§ **Document passage**
## BEGIN

W. HAROLD ALBRITTON, District Judge.

I. INTRODUCTION

This case is before the court on a Second Motion to Dismiss (Doc. #18) filed by Defendant Auburn University Montgomery ("AUM") on February 9, 2012.

Following this court's granting of the Defendant's Amended Motion to Dismiss (Doc. # 6), the Plaintiff's, Beasley Singleton ("Singleton"), case was to proceed on Count I — racially hostile working environment in violation of Title VII; Count II — race and gender discrimination in violation of Title VII and § 1981; and Count IV — age discrimination in violation of the ADEA. AUM filed the present Motion to Dismiss alleging that Count IV is due to be dismissed because of AUM's Eleventh Amendment immunity. On March 2, 2012, Singleton filed a Response to the Defendants' Second Motion to Dismiss (Doc. #20), and on March 9, 2012, the Defendants filed a Reply to the Plaintiff's Response (Doc. #21).

For reasons to be discussed, the Second Motion to Dismiss is due to be GRANTED.

II. MOTION TO DISMISS

The court accepts the plaintiff's factual allegations as true, Hishon v. King & Spalding, 467 U.S. 69, 73 (1984), and construes the complaint in the plaintiff's favor, Duke v. Cleland, 5 F.3d 1399, 1402 (11th Cir. 1993). In analyzing the sufficiency of pleading, the court is guided by a two-prong approach: one, the court is not bound to accept conclusory statements of the elements of a cause of action and, two, where there are well-pleaded factual allegations, a court should assume their veracity and then determine whether they plausibly give rise to entitlement to relief. See Ashcroft v. Iqbal, 556 U.S. 662, 129 S.Ct. 1937, 1949-50 (2009). "[A] plaintiff's obligation to provide the `grounds' of his `entitle[ment] to relief' requires more than labels and conclusions, and a formulaic recitation of the elements of a cause of action will not do." Bell Atlantic Corp. v. Twombly, 550 U.S. 544, 555 (2007). Id. (citation omitted). To survive a motion to dismiss, a complaint need not contain "detailed factual allegations," but instead the complaint must contain "only enough facts to state a claim to relief that is plausible on its face." Id. at 570. The factual allegations "must be enough to raise a right to relief above the speculative level." Id. at 555.

## END

§ **Material provided**
## BEGIN

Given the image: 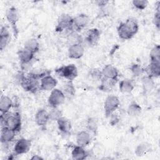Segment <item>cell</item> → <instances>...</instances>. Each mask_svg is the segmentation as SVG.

## END

§ **Short task**
Return the part of the court opinion from "I. INTRODUCTION" to "Response (Doc. #21)." word for word.

§ **Response**
I. INTRODUCTION

This case is before the court on a Second Motion to Dismiss (Doc. #18) filed by Defendant Auburn University Montgomery ("AUM") on February 9, 2012.

Following this court's granting of the Defendant's Amended Motion to Dismiss (Doc. # 6), the Plaintiff's, Beasley Singleton ("Singleton"), case was to proceed on Count I — racially hostile working environment in violation of Title VII; Count II — race and gender discrimination in violation of Title VII and § 1981; and Count IV — age discrimination in violation of the ADEA. AUM filed the present Motion to Dismiss alleging that Count IV is due to be dismissed because of AUM's Eleventh Amendment immunity. On March 2, 2012, Singleton filed a Response to the Defendants' Second Motion to Dismiss (Doc. #20), and on March 9, 2012, the Defendants filed a Reply to the Plaintiff's Response (Doc. #21).